INPUT DATA:
——————

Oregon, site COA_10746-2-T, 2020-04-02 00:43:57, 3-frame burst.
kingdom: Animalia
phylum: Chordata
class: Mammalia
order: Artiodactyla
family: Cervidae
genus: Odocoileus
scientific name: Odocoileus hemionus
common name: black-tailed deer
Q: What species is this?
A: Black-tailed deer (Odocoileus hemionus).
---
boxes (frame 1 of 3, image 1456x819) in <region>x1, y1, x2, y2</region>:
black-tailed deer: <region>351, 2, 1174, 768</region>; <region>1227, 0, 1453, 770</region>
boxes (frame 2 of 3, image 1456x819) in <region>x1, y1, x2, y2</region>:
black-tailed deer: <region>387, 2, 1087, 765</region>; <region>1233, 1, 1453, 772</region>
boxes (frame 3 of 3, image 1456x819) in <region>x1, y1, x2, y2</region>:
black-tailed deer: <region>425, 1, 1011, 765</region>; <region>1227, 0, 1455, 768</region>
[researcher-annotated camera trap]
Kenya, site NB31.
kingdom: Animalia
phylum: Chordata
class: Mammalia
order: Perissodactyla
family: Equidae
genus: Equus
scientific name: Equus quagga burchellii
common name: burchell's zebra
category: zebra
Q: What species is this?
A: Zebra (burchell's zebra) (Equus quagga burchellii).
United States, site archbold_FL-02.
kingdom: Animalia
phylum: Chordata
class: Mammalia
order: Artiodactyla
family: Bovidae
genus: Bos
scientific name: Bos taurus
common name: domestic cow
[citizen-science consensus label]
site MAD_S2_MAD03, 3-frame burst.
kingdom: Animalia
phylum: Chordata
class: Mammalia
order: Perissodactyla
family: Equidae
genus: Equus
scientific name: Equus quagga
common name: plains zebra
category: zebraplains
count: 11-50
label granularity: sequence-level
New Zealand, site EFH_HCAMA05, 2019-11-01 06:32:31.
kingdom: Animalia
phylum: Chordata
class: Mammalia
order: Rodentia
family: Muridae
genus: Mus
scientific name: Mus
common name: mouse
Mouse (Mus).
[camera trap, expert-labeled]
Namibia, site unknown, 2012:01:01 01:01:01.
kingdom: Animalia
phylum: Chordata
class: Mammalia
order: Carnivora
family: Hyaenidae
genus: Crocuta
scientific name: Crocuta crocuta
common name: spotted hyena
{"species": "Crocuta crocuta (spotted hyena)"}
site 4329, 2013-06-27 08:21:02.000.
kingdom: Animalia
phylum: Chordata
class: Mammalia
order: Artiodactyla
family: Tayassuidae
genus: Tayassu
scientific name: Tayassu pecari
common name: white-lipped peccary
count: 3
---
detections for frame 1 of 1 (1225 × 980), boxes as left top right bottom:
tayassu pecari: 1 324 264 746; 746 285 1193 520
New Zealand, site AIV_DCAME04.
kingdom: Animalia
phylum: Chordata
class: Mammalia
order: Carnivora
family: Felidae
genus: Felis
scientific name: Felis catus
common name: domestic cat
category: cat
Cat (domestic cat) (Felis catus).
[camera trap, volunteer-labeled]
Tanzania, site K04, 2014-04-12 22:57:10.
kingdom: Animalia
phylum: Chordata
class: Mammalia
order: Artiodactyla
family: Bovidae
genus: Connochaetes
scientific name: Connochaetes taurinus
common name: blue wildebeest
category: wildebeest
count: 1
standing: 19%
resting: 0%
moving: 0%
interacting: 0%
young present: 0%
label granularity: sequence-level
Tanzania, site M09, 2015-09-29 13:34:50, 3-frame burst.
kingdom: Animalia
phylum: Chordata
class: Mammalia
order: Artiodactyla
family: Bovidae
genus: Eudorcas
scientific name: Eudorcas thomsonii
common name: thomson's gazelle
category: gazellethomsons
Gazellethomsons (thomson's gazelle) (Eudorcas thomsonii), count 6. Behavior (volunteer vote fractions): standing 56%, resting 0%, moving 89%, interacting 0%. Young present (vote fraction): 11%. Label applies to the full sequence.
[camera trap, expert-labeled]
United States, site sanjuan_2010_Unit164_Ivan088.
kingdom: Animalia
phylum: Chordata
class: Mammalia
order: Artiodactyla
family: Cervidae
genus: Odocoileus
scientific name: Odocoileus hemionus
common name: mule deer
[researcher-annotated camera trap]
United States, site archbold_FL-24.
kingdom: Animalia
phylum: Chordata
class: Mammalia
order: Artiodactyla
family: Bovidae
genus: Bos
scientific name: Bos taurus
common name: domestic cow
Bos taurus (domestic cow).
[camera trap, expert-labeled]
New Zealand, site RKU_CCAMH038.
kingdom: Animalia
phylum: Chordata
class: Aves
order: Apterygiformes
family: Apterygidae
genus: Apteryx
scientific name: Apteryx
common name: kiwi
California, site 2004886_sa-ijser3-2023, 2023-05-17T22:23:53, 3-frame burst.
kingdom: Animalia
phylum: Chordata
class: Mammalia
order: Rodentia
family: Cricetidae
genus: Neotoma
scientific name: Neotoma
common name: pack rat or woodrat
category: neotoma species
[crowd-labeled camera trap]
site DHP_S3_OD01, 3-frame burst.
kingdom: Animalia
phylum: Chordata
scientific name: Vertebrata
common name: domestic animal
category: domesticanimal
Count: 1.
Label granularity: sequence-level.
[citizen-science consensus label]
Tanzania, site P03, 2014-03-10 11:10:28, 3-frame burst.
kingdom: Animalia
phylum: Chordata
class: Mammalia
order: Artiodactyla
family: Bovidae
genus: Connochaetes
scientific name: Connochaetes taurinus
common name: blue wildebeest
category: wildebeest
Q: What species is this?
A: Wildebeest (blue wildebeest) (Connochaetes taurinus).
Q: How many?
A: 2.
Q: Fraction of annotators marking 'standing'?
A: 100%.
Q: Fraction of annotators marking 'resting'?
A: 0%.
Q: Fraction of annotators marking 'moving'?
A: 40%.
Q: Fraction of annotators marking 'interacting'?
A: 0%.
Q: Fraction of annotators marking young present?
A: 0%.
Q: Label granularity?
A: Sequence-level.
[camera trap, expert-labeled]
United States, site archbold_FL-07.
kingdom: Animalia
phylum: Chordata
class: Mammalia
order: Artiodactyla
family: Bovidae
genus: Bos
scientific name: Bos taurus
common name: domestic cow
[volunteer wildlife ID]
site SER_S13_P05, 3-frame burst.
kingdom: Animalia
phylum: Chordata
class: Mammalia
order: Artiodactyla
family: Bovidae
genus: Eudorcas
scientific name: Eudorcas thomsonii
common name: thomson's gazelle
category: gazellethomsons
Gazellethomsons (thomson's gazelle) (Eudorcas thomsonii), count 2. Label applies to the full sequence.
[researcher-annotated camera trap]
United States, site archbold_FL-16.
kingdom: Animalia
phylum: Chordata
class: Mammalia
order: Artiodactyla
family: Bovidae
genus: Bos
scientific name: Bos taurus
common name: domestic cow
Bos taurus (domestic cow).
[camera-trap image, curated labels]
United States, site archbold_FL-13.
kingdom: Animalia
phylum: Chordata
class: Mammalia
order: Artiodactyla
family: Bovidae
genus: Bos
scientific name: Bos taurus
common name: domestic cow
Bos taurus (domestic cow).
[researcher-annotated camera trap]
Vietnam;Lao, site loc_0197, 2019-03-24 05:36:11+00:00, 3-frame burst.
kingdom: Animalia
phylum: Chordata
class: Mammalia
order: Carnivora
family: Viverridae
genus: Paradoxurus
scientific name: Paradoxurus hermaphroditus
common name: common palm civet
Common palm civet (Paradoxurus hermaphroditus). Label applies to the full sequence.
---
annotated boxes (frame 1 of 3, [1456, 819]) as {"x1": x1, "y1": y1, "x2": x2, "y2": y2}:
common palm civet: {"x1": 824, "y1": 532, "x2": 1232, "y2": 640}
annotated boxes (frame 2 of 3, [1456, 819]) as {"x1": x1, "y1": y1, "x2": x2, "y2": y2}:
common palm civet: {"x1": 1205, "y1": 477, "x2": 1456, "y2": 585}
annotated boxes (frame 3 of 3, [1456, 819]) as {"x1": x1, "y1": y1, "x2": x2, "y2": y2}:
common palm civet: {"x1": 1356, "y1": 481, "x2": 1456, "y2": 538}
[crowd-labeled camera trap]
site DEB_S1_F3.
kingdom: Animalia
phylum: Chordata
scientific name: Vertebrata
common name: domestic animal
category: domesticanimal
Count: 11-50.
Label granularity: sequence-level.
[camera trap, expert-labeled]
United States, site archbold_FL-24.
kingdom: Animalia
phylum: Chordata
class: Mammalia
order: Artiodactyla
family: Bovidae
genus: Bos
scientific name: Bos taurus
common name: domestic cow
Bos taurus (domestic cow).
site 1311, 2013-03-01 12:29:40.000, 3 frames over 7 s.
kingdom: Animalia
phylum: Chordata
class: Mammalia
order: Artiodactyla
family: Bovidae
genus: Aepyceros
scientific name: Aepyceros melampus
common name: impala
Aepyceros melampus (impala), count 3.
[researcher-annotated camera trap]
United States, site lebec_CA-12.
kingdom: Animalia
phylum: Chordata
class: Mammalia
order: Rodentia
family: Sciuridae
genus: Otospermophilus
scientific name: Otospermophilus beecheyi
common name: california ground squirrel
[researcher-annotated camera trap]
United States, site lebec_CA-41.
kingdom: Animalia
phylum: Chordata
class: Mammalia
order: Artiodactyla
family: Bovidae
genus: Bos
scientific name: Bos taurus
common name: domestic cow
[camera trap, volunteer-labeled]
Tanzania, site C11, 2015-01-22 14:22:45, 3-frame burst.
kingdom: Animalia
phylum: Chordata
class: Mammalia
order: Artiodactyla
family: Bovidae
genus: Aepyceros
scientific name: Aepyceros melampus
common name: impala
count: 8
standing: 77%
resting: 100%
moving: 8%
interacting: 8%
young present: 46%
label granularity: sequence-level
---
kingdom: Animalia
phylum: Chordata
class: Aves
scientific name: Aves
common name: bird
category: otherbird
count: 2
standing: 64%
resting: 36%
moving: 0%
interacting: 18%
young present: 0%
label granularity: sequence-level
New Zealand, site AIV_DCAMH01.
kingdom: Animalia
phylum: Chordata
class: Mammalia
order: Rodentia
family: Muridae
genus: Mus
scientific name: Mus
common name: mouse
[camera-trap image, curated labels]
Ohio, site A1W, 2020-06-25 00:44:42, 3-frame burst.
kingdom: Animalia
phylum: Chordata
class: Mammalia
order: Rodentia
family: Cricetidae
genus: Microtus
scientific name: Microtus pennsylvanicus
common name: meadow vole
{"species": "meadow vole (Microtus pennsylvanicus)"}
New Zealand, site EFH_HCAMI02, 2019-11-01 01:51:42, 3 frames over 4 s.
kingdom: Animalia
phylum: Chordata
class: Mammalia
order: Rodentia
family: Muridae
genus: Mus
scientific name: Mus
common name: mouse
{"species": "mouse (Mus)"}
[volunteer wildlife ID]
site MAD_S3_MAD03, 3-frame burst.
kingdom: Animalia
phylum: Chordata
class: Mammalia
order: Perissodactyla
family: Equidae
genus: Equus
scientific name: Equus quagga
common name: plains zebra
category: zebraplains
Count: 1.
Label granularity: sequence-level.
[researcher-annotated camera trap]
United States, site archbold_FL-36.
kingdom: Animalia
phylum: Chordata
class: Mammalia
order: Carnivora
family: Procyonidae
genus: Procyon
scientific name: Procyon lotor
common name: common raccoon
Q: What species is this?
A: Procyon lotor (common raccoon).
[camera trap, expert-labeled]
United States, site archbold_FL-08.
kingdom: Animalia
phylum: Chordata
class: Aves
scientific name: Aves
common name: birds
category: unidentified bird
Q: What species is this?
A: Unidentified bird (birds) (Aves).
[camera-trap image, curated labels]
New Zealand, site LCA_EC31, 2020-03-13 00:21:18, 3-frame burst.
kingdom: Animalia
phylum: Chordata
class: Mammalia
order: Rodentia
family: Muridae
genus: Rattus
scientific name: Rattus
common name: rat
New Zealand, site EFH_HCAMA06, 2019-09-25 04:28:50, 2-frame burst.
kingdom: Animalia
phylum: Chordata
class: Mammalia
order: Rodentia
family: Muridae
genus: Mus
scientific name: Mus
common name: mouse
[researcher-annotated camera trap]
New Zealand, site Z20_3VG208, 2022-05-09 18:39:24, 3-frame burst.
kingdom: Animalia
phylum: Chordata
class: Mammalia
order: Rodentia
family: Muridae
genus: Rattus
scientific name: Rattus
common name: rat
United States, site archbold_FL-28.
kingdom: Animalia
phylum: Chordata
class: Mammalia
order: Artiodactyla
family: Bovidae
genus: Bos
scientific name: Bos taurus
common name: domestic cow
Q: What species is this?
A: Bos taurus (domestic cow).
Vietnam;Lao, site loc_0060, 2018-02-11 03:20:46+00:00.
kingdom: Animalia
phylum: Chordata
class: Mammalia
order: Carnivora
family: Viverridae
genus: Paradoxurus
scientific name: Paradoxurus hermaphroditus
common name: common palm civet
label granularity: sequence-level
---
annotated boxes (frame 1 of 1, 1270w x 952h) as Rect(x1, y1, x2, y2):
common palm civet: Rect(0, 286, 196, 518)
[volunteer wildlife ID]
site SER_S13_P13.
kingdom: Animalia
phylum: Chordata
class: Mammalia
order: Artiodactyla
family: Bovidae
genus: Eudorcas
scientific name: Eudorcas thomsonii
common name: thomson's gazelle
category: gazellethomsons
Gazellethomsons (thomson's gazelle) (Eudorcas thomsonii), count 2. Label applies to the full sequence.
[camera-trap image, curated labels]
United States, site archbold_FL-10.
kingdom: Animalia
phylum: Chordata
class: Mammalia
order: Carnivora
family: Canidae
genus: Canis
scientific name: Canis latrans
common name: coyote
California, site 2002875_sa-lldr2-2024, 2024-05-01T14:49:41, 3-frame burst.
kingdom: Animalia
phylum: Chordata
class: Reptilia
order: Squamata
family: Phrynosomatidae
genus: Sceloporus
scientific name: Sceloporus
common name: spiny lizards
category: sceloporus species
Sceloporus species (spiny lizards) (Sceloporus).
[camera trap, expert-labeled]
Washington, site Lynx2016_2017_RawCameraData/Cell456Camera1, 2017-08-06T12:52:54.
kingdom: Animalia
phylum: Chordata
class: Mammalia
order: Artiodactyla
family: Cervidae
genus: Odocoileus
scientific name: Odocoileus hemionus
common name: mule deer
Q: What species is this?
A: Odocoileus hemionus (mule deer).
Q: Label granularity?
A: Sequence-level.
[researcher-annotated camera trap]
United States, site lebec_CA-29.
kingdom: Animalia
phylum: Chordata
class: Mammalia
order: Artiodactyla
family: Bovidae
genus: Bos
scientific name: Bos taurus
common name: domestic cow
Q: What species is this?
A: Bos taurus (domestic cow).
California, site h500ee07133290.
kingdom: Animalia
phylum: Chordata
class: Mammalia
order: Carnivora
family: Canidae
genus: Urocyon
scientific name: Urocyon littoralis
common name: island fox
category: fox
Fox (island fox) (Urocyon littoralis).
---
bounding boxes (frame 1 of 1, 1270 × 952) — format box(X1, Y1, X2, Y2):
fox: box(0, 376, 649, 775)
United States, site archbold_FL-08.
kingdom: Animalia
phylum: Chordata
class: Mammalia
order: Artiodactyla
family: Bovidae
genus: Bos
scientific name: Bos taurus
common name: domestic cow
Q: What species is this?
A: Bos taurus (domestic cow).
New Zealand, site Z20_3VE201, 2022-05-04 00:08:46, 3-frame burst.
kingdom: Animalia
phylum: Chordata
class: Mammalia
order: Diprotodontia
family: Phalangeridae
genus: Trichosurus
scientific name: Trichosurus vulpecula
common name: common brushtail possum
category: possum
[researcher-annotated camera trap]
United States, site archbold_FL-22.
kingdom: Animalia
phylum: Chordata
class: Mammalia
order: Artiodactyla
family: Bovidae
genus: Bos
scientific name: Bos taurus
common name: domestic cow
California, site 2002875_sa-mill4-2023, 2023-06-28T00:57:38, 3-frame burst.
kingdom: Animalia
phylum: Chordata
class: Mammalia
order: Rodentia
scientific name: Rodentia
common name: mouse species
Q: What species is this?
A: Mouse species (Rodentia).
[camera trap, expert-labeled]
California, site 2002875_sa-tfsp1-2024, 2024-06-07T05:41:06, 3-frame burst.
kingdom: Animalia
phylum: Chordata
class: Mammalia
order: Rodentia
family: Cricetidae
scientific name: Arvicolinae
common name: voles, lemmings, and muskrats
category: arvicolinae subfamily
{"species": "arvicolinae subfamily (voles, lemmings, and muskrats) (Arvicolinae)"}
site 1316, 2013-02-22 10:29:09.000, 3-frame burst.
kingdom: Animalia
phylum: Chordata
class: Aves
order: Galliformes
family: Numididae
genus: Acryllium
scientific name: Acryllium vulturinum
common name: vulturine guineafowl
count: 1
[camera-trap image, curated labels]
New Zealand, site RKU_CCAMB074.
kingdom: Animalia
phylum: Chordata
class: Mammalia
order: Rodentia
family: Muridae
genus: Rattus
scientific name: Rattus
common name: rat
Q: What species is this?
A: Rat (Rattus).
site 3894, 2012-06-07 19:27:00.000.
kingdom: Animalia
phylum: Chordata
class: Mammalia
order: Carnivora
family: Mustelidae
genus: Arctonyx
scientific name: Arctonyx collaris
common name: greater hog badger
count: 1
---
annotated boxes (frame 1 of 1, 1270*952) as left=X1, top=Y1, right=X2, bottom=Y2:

——————

ACTIVITY:
Tally up the lines in the preceding listing that contain the string "frames". Respond with the number and nothing else.

FINISHED EXERCISE:
2